In an exclusive interview with Looper, Trachtenberg revealed that thinking about sports movies solved a pesky little plot problem: how to find an emotional core in a high-octane sci-fi-action-horror film. Thinking of the story in that light allowed the film to maintain its action-heavy survival tale attributes but still have a strong and moving character arc. It's perhaps the last influence one would expect — where's the 15-minute long training montage? — but it absolutely elevated the plot.

It's the eye of the Yautja, it's the thrill of the fight

In developing the story, it was clear from the onset that Dan Trachtenberg "wanted to make a survival tale, a very man-against-the-elements movie." That's a formula that really works in a "Predator" film — you're hunting, being hunted, and trying to survive against a thing with all the advantages.

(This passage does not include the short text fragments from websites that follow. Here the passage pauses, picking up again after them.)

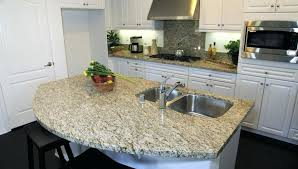 how to remove stains from granite stainless steel kitchen sink and range hood remove rust stains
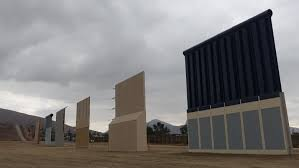 Image result for border wall prototypes designs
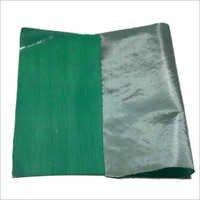 Silicone Coated Glass Fabrics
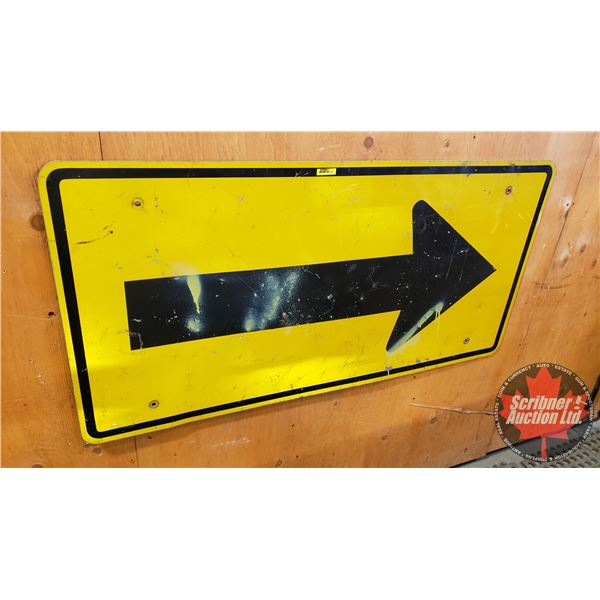 """Single Sided Metal Reflective Road Sign : Arrow (24""""H x 48""""W)"""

In our interview, he clarified that he wanted the story to be "told primarily through action," but he "didn't want it to just be that lone visceral experience, [he] wanted it to be emotional as well."

Those aren't easy elements to square, so what can one do? He had an epiphany: What's a genre that's often full of action and yet usually tells emotional stories of one person or one team growing, changing, and overcoming all odds against a nemesis?

"I thought to infuse this with the engine of a sports movie. Make it an underdog story," Trachtenberg explained. "In thinking about that, I was like, 'Wouldn't it be great if the making of the movie replicated the story that the main character was going through?' What if we took a people that are so often relegated to playing the villain or the sidekick in a movie, never the lead, never the hero? All of that led me to this setting and to the Comanche."

It's an unconventional influence, but surely it's one that really worked to tell the story of the central protagonist, Naru, and her struggles against the deadly alien menace.

"Prey" premieres on August 5 exclusively on Hulu.